• 文档片段:
__________
带你一步步完成经典FPN网络复现【小白友好】

★★★ 本文源自AlStudio社区精品项目,【点击此处】查看更多精品内容 >>>

如果你还不会自己搭建网络,那这个项目一定是一个让你打基础的好项目!

本文想要复现的是经典的FPN网络,特征图金字塔网络FPN(Feature Pyramid Networks)是2017年提出的一种网络,FPN主要解决的是物体检测中的多尺度问题,通过简单的网络连接改变,在基本不增加原有模型计算量的情况下,大幅度提升了小物体检测的性能。

论文:

Feature_Pyramid_Networks_CVPR_2017_paper

卷积网络中,深层网络容易响应语义特征,浅层网络容易响应图像特征。然而,在目标检测和图像分割中往往因为卷积网络的这个特征带来了不少麻烦:

高层网络虽然能响应语义特征,但是由于Feature Map的尺寸太小,拥有的几何信息并不多,不利于目标的检测;浅层网络虽然包含比较多的几何信息,但是图像的语义特征并不多,不利于图像的分类。这个问题在小目标检测中更为突出。

这里先直接放上作者原文中的,网络演变图,大家就能看出来他清晰的实现过程:

简而言之就是:单尺度到多尺度再到多尺度融合

(了解YOLOV5的可能就会发现,这玩意跟YOLOV5怎么一个D样)

再看一下具体的图:

代码复现

知道了模型结构图,那下面就可以开始一步步的复现了

经过了解,FPN一般不会作为单独的网络出现使用,都会借助ResNet作为backbone,根据此我做了如下的图片

(图片请勿直接copy使用)

仔细看上面的网络结构,我把他分为三大结构:

  1. 获取resnet的四个输出
  2. 通道转换 C -> 256
  3. 特征融合

那我们进行代码复现的时候,自然也需要这三个大块来完成。

1. ResNet的四个输出

resnet目前已经是一个非常常用的网络结构了,我这里直接从paddle的源码中找出了他的实现,并做了一定的简化和适配修改。

(代码还是比较长的,不想看的可以直接拉到代码最后一部分,看测试输出,即可知道他做了些什么)

简化:

去除了杂七杂八的网络、预训练模型

修改:

因为我们需要用到四个输出,所以需要在forward时保留四个输出。

import paddle
from paddle import nn
from paddle.utils.download import get_weights_path_from_url

__all__ = []

model_urls = {
    'resnet50': (
        'https://paddle-hapi.bj.bcebos.com/models/resnet50.pdparams',
        'ca6f485ee1ab0492d38f323885b0ad80',
    )
}


class BasicBlock(nn.Layer):
    expansion = 1

    def __init__(
        self,
        inplanes,
        planes,
        stride=1,
        downsample=None,
        groups=1,
        base_width=64,
        dilation=1,
        norm_layer=None,
    ):
        super().__init__()
        if norm_layer is None:
            norm_layer = nn.BatchNorm2D

        if dilation > 1:
            raise NotImplementedError(
                "Dilation > 1 not supported in BasicBlock"
            )

        self.conv1 = nn.Conv2D(
            inplanes, planes, 3, padding=1, stride=stride, bias_attr=False
        )
        self.bn1 = norm_layer(planes)
        self.relu = nn.ReLU()
        self.conv2 = nn.Conv2D(planes, planes, 3, padding=1, bias_attr=False)
        self.bn2 = norm_layer(planes)
__________
• 提取材料:
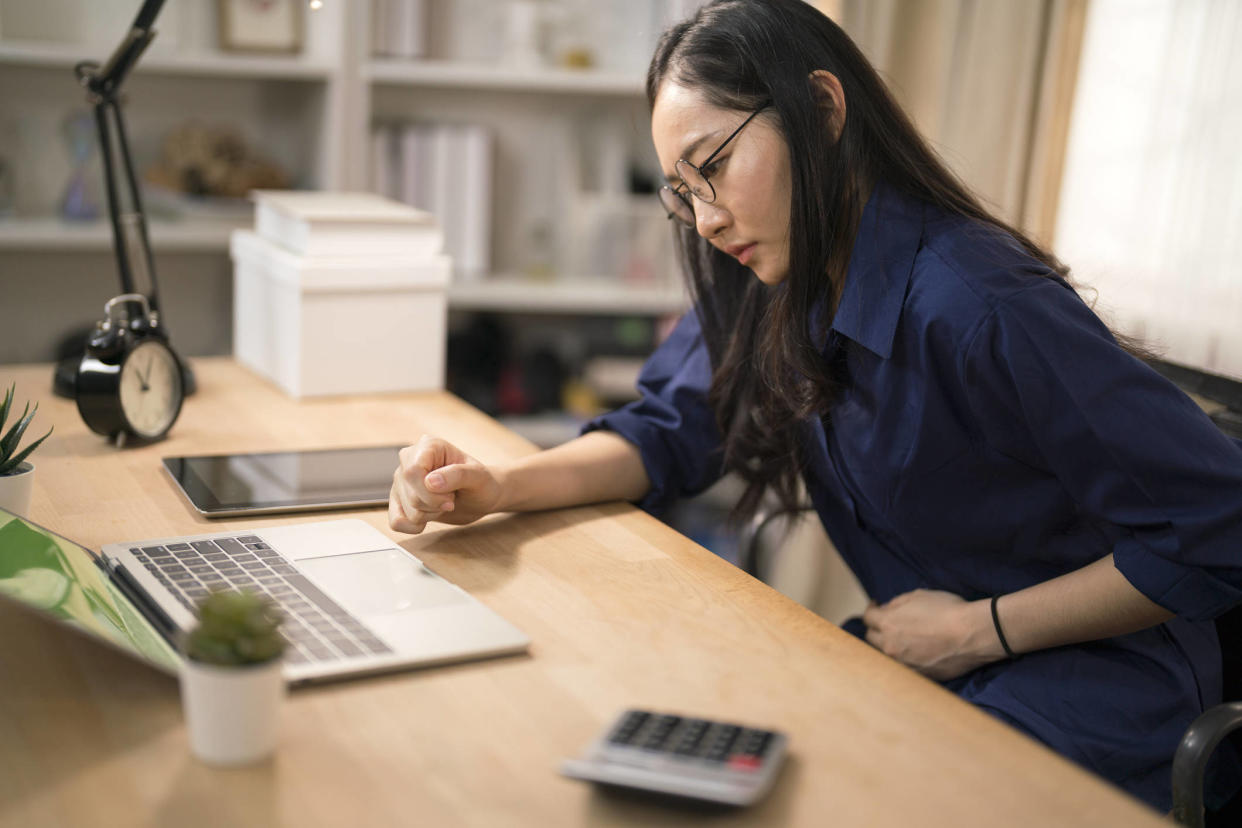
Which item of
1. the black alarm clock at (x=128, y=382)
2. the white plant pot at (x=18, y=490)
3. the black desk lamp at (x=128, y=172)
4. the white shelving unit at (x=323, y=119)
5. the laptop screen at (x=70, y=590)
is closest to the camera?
the laptop screen at (x=70, y=590)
__________
• 任务目标 1:
请根据FPN复现教程回答下列问题。
(a) FPN是哪一年提出的网络?
(b) 作者把网络结构分为哪三大结构?
(c) 作者对从paddle源码中找出的ResNet实现做了什么简化?
• 任务目标 2: 请从FPN复现教程停下的地方往下续写。

• 最终答案 1:
(a) 2017年。
(b) 获取resnet的四个输出;通道转换 C -> 256;特征融合。
(c) 去除了杂七杂八的网络、预训练模型。

• 最终答案 2:
        self.downsample = downsample
        self.stride = stride

    def forward(self, x):
        identity = x

        out = self.conv1(x)
        out = self.bn1(out)
        out = self.relu(out)

        out = self.conv2(out)
        out = self.bn2(out)

        if self.downsample is not None:
            identity = self.downsample(x)

        out += identity
        out = self.relu(out)

        return out


class BottleneckBlock(nn.Layer):

    expansion = 4

    def __init__(
        self,
        inplanes,
        planes,
        stride=1,
        downsample=None,
        groups=1,
        base_width=64,
        dilation=1,
        norm_layer=None,
    ):
        super().__init__()
        if norm_layer is None:
            norm_layer = nn.BatchNorm2D
        width = int(planes * (base_width / 64.0)) * groups

        self.conv1 = nn.Conv2D(inplanes, width, 1, bias_attr=False)
        self.bn1 = norm_layer(width)

        self.conv2 = nn.Conv2D(
            width,
            width,
            3,
            padding=dilation,
            stride=stride,
            groups=groups,
            dilation=dilation,
            bias_attr=False,
        )
        self.bn2 = norm_layer(width)

        self.conv3 = nn.Conv2D(
            width, planes * self.expansion, 1, bias_attr=False
        )
        self.bn3 = norm_layer(planes * self.expansion)
        self.relu = nn.ReLU()
        self.downsample = downsample
        self.stride = stride

    def forward(self, x):
        identity = x

        out = self.conv1(x)
        out = self.bn1(out)
        out = self.relu(out)

        out = self.conv2(out)
        out = self.bn2(out)
        out = self.relu(out)

        out = self.conv3(out)
        out = self.bn3(out)

        if self.downsample is not None:
            identity = self.downsample(x)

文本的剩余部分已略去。